With so many people eager to capture, record, and track so many different aspects of their lives, it’s bound to infringe on other people’s privacy at some point. Several years ago I might not have been that concerned about it. Recently AI (artificial intelligence) and facial recognition capabilities have been improving exponentially. It’s likely possible for my generic-looking mug to be identified in somebody else’s pictures or videos. Maybe I don’t want to end up documented in somebody’s lifelog “archive”, or be identified (i.e. tagged) in other people’s social media accounts.
What bothers me the most about this is I can’t control when, how, or why I’m going to be captured on somebody else’s device. Once captured, I have no control over what happens with my image or my voice. With so many wearable devices it can be difficult to discern when somebody with whom you’re interacting is recording that exchange. It could be a video recording, an audio recording, or a picture. There could even be other apps and services at work behind the scenes reporting on all kinds of information about me to the other person, e.g. where I work or social media profile details. In the future, it may also be possible for the other person to collect biometric details about me. After that I would have virtually no control over, or opinion about, what happens to that information about me.

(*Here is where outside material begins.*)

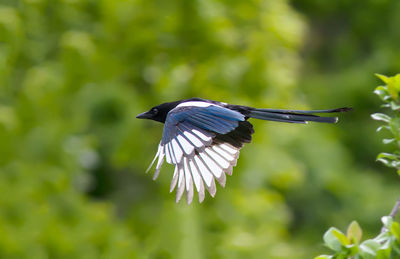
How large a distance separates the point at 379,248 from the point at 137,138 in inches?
224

I’ve already had several experiences where I discovered people taking pictures or making recordings of me surreptitiously. It makes me self-conscious and suspicious. I never know when I’m going to be recorded. And if I am captured in some way, I have no idea how/when those images or recordings will be used in the future. Other times I’ve discovered myself tagged in other people’s Facebook profiles and that’s only because I have an FB account. I know I can untag myself, but the picture is still there to be discovered some other way, like through facial recognition software.
I find it hard to strike a balance. Of course I want everybody to take pictures of what they like, but not when it infringes on my sense of privacy or it’s something that I can’t control in some way. Not sure what the solution is, but I guess we’re all in it together as the ones doing the surveillance and the ones being surveilled.